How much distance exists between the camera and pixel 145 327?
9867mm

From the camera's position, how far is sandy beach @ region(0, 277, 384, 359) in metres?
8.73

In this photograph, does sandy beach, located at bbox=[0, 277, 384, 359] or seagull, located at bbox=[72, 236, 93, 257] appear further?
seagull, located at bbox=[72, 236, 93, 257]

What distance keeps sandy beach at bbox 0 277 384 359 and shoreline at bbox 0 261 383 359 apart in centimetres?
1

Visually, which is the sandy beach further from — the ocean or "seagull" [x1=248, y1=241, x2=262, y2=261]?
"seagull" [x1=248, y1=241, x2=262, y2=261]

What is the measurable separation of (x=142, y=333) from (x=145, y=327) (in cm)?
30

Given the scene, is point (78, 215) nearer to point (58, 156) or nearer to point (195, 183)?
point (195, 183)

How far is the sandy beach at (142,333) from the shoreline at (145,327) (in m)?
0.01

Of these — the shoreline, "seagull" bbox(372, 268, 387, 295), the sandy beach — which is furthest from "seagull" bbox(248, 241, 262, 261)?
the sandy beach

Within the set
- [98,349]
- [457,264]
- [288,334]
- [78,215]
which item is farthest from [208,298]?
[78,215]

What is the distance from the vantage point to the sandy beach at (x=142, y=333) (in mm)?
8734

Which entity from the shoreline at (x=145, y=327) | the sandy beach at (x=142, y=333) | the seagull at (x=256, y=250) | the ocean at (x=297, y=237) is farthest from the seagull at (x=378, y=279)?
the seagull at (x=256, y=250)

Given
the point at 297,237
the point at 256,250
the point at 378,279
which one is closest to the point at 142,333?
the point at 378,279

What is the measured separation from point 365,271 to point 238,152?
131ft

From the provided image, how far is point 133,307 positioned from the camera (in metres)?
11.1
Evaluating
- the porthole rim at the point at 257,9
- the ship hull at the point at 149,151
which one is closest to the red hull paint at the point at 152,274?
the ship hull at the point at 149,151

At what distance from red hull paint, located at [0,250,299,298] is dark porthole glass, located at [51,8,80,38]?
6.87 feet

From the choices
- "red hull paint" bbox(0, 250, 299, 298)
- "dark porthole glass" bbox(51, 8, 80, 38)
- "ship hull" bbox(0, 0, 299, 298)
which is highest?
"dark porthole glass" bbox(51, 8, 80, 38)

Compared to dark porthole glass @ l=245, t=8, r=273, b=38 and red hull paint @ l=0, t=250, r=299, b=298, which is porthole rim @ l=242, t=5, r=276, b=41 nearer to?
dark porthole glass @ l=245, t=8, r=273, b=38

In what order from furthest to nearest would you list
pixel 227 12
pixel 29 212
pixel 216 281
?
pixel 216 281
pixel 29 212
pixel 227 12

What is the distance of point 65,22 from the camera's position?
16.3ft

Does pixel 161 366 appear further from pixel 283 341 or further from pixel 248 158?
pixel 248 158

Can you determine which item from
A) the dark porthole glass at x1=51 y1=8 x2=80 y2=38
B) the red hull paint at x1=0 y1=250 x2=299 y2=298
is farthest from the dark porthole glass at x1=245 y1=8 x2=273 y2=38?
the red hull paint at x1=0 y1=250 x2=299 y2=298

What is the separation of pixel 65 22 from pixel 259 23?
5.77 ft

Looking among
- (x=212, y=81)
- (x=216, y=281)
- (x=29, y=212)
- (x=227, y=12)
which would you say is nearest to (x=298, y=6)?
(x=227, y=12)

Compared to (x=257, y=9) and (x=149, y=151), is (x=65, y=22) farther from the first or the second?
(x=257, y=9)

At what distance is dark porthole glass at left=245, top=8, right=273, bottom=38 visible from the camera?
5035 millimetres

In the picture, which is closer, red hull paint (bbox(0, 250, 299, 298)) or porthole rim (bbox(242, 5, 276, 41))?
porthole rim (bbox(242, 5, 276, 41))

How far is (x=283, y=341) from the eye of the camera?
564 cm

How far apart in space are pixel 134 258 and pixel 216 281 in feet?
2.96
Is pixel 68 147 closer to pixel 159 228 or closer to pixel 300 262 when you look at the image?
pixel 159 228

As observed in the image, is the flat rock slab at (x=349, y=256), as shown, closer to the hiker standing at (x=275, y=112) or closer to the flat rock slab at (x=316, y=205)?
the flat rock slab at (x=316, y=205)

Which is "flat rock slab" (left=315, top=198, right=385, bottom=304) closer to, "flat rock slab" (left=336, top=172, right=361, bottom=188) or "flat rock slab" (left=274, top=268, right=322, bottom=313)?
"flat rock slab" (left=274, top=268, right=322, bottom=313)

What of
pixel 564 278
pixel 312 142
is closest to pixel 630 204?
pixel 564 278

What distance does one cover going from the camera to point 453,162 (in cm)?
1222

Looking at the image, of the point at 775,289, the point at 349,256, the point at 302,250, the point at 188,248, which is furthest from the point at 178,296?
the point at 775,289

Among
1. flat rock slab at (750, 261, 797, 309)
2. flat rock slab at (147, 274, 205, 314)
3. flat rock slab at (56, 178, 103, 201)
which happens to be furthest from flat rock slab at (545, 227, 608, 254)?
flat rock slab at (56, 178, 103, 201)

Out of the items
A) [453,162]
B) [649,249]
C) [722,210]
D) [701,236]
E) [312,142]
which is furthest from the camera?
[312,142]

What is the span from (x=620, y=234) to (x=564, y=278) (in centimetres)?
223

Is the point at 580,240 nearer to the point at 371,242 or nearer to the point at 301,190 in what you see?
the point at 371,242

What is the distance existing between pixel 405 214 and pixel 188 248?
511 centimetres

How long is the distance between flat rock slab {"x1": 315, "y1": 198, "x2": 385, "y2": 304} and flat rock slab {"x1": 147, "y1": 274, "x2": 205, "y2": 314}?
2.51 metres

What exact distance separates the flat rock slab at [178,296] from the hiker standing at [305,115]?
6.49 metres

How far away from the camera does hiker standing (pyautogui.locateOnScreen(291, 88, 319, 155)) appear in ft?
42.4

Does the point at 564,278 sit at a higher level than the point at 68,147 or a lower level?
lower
○ ○ ○ ○
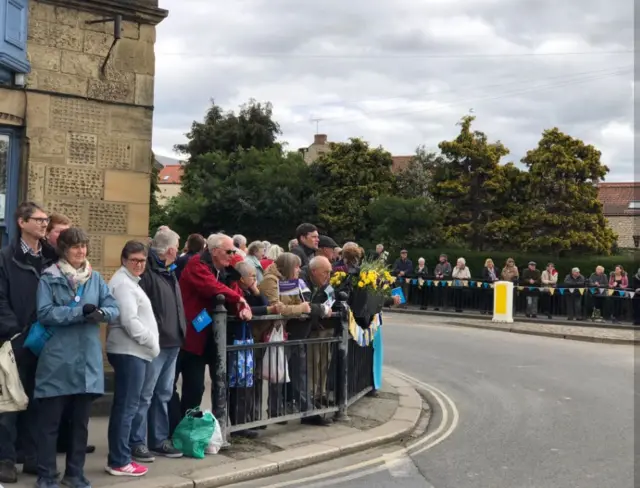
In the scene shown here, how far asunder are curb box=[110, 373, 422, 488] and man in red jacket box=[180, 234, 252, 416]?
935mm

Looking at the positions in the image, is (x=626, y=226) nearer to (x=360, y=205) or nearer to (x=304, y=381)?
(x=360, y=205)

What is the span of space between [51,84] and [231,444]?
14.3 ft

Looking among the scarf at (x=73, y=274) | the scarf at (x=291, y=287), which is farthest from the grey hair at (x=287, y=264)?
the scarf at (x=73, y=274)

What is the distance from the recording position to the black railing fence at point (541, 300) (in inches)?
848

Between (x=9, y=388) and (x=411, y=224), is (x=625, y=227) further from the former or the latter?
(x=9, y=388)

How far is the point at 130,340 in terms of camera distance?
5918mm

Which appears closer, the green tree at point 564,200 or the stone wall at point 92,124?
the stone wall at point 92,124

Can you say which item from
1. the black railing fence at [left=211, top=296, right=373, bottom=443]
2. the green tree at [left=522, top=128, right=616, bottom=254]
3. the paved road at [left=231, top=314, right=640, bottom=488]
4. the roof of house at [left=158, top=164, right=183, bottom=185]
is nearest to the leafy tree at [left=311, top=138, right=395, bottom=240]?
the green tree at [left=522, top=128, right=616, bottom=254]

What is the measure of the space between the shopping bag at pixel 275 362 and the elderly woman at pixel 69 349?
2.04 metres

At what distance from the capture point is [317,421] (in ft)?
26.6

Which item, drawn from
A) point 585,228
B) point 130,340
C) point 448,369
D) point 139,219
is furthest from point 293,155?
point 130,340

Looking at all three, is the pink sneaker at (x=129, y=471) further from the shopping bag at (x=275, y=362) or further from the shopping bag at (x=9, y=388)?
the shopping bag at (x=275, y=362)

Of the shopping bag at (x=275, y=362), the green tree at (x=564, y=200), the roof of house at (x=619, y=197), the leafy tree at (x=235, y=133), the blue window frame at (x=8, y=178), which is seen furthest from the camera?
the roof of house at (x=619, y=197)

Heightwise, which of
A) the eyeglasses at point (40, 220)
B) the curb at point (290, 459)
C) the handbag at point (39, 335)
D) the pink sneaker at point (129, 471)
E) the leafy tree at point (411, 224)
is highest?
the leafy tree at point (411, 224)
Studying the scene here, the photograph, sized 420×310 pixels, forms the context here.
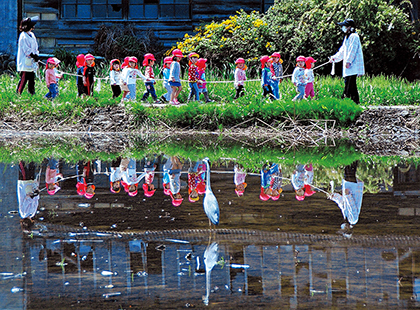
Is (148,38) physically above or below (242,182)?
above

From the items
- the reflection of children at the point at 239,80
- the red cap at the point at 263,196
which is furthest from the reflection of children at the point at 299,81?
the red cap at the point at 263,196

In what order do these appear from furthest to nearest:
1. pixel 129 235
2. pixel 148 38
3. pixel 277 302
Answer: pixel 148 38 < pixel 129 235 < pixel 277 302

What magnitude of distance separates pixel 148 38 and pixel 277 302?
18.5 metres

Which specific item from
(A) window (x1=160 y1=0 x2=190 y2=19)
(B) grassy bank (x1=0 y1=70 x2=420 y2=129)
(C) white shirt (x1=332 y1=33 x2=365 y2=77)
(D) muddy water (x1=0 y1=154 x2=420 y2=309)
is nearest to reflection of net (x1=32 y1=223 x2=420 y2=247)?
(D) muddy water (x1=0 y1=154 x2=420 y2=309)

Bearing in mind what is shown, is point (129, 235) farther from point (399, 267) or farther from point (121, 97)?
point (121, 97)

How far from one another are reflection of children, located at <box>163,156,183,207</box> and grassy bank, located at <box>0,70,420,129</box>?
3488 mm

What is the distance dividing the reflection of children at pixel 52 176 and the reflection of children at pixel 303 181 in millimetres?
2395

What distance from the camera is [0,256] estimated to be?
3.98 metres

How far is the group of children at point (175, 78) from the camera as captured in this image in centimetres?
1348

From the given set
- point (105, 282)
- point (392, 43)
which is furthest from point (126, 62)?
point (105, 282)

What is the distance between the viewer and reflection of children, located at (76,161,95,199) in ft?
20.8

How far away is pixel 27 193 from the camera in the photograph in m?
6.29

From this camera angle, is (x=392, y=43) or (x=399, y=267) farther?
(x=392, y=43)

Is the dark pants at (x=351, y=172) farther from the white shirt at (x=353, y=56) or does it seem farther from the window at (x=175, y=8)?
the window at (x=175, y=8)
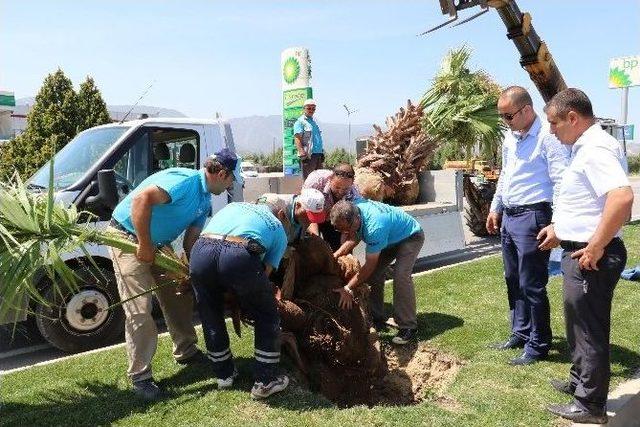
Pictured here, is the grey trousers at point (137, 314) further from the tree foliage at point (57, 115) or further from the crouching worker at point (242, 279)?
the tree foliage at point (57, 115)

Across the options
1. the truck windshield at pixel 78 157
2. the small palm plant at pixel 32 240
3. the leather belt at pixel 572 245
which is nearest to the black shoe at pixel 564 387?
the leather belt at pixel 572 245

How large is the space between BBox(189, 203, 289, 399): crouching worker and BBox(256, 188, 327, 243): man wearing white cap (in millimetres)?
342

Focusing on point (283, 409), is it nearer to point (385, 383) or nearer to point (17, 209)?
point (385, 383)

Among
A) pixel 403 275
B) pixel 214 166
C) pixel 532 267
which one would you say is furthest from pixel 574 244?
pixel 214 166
○ ○ ○ ○
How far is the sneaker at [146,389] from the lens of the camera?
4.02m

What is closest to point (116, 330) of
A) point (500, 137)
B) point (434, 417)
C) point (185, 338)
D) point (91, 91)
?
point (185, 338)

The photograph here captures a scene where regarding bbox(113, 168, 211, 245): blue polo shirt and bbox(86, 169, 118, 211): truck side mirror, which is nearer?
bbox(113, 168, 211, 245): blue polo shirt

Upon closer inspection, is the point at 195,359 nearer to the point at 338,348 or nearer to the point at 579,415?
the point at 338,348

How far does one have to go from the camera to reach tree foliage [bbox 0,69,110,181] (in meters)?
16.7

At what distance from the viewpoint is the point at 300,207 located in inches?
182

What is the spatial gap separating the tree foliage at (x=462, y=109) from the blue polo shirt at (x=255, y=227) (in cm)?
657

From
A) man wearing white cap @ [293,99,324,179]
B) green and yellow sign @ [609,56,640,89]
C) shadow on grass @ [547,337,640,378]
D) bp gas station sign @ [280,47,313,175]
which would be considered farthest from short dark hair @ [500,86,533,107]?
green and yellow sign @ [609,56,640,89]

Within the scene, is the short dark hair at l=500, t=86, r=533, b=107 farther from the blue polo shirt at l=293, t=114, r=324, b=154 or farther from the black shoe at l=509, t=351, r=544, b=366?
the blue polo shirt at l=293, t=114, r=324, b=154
○ ○ ○ ○
Gather every line from the entries above that contains the string "ocean". Letter case matters.

* WRITTEN SOLUTION *
Visually, which is the sandy beach further from — the ocean or "seagull" [x1=248, y1=241, x2=262, y2=261]?
Which entity from the shoreline at (x=145, y=327) | the sandy beach at (x=142, y=333) | the seagull at (x=256, y=250) | the ocean at (x=297, y=237) is farthest from the seagull at (x=378, y=279)?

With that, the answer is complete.